Comparative Philosophy

BUFFALO, NY - Michael J. Forest, PhD, is spending the 2014-2015 academic year a half-a-world away from Canisius. Forest is in Beijing, China participating in the J. William Fulbright U.S. Scholar Program. Sponsored by the U.S. Department of State (Bureau of Educational and Cultural Affairs), the program deploys American faculty and professionals to more than 125 countries around the world, each year, to teach or conduct research.

Forest is an associate professor of philosophy assigned to work at Beijing Foreign Studies University (BFSU). He will teach undergraduate and graduate students about American philosophy. The subjects Forest will teach are related to his scholarship and include American transcendentalism of the 19th century and American pragmatism in the 19th and 20th centuries.

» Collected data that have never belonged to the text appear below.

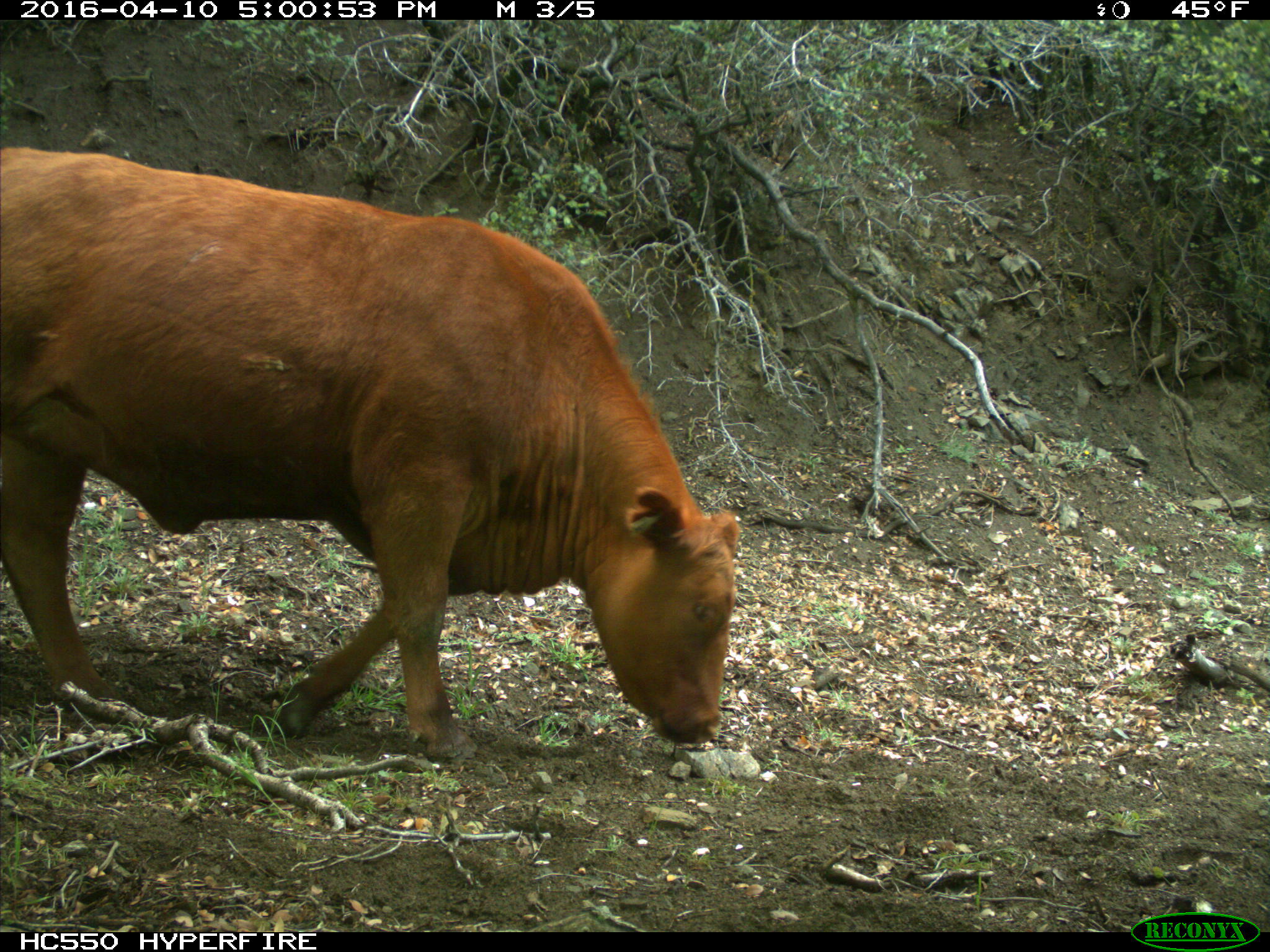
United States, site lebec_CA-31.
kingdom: Animalia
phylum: Chordata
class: Mammalia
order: Artiodactyla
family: Bovidae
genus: Bos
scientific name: Bos taurus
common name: domestic cow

His goal, however, is to not only introduce Chinese students to American philosophy but “to introduce them to the style of teaching that is typical at American colleges and universities.” He explains that the American educational system is fundamentally different from the Chinese. “Ours is about getting students to interpret information and critically evaluate it through discussion and questions.” The educational background of Chinese culture, explains Forest, emphasizes memorization and the ability to perform on standardized tests. “There is very little, if any, interaction between students and their professors,” he adds. “Part of my challenge will be to break down those barriers and encourage the Chinese students to engage critically in classroom discussions.”

This is Forest’s second Fulbright. He received a similar grant in 2007, which he used to teach American philosophy at Xiamen University in the Fujian province of southeast China.

The J. William Fulbright Scholarship is named for Senator J. William Fulbright and is designed to foster mutual understanding among nations through educational and cultural exchanges.